I never really gave much thought to what it meant when I heard people say they woke up in a sweat. It happened the other night, and aside from being disgusting, and disruptive to any further sleep I would get, it was an interesting experience.
I remember when I had just woken up, before I had even given any thought to why I was so hot, one of the first things that came to my mind was hell. That's what it felt like in my mind just a short while ago. I don't know how other people's dreams work, but mine have a rather staccato, shifty quality of imagery to them, so to anyone who is still reading this, bear with me.
Imagine riding along a dark dirt road at night, surrounded by thin mats of shrubbery high enough to conceal a man standing. It must have been one of those open-top safari style jeeps, I don't know who was driving, but I was riding in the back, and it was a little bumpy. We came around a bend, and the brush cover got gradually thicker, growing into full on forest as you got further away from the road. There was a faint glow as of a campfire all around bordering the road and the GI Joe style army tents which were scattered into the distance.
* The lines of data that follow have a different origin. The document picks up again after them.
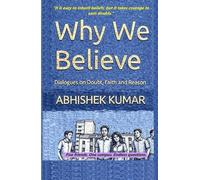 Why We Believe: Dialogues on Doubt, Faith and Reason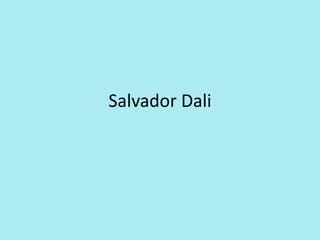 Salvador Dali
 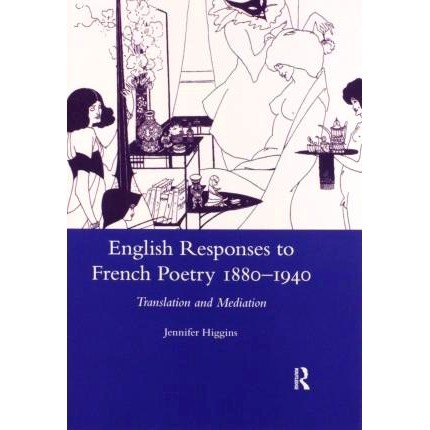 预订 English Responses to French Poetry 1880-1940: Translation and Mediation 1880-1940年法国诗歌的英语回应：翻译与调停: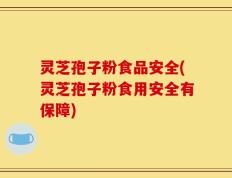 灵芝孢子粉食品安全(灵芝孢子粉食用安全有保障)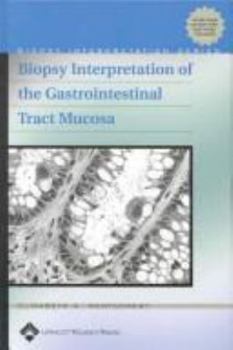 Hardcover Biopsy Interpretation of the Gastrointestinal Tract Mucosa Book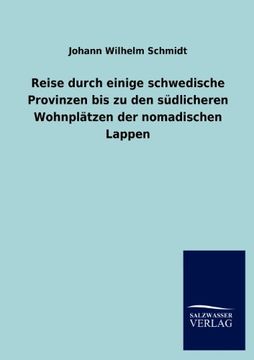 portada Reise durch einige schwedische Provinzen bis zu den südlicheren Wohnplätzen der nomadischen Lappen (German Edition) (in German)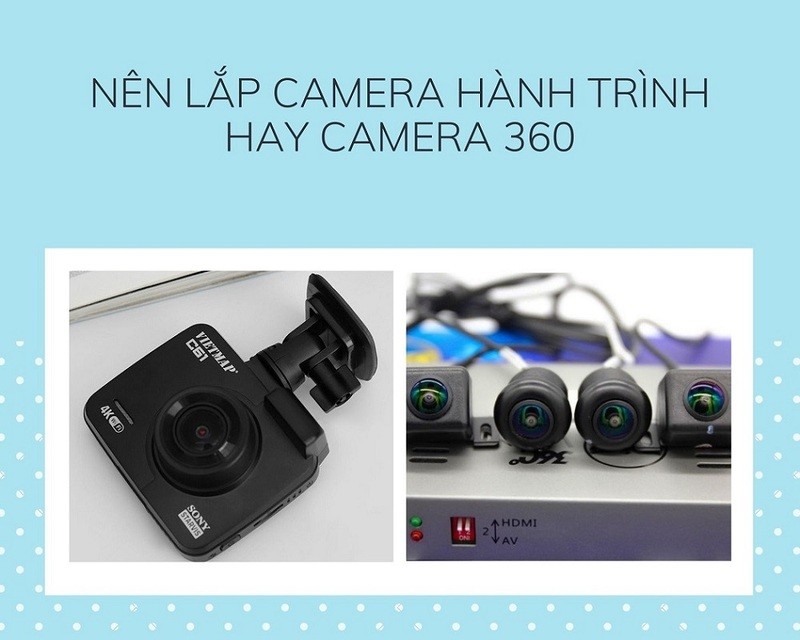 Camera hành trình và camera 360 cho xe ô tô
All of a sudden, I knew I was out of place, but I wasn't sure if they knew. There were people, disgruntled, beaten looking soldiers sitting on makeshift chairs outside of their tents. Then there was the clatter of automatic gunfire, in no particular direction, but coming from all around me the further we drove on the road. One got the sense of anger, hostility aimed at no particular place, just unabashed disdain. Enmity.
It looked like there was just as likely to be any number of wild carnivorous predators of the African bush-country on the receiving end of that fire than anything else, but any of God's creatures would have long since perished in the face of such incessant, hateful discharge of assault weaponry. Suddenly I had a gun myself. Something like an M-16, it felt almost weightless in my hands. The broken faces and tattooed necks of shaven female marines stared back at me with meaningless eyes, discerning if I was a foe. I don't think they were shooting each other, but I don't think they had any friends either. I figured as long as I held my weapon close as if I was ready to use it I was safe. Relatively. I had no idea what I was supposed to be shooting at. But I feared if I shot at nothing, they would know I wasn't one of them, and that certainly be bad. As if by some natural reaction to the rising tension, I remembered I could fly, or rather, slowly begin to rise from the back of the jeep like a hot air balloon, and head for the relative safety of one of the high tree tops. When I got a few feet off the ground I realized that my latest trick would surely blow my cover if spotted. One of the bald-headed, soul-less eyed lady marines glanced up at me with the deliberation of a hollywood zombie. Before she had a chance to raise her rifle I instinctively put one in her face from about 50 feet in the air, it felt less personal from that distance. I quickly glanced around my periphery to see if anyone had noticed the lone shot amongst the background cacophony that broke up the otherwise deafening silence of a vast unknown wilderness. I reached a perch in the trees where I thought I would be able to get a better view and discern what was happening. But I never managed to turn my glance from the body that barely moved as I dispatched the life it contained. The chaos continued.
Then suddenly, my safe perch in the tree became a safe perch up in a high window sill, in my 10th grade study hall room back at Gilman. The ceiling was much higher for some reason, and I was still in hiding, but the soldiers were now teachers and deans from my old school that I didn't recognize. I glanced to my left and up on the ledge with me was my dog Django. I shuffled to hide his presence behind a makeshift curtain that was clearly too small to conceal either of us. My sense of danger heightened as the activity in the room below increased. I sensed if they saw me, it would be curtains for both of us, why I don't know. But there was a writing. An assignment that I had turned in, perhaps that was what they were looking for. I knew it was brilliant. If only they would read it, they would spare me my torturous fate as they could now see my value. It worked. As if by magic they had read it, and they loved it. And I glided down from my perch like a bird of prey, not a single flap of my arms, just gliding. And there was peace.
But I woke up in a sweat, and terrified.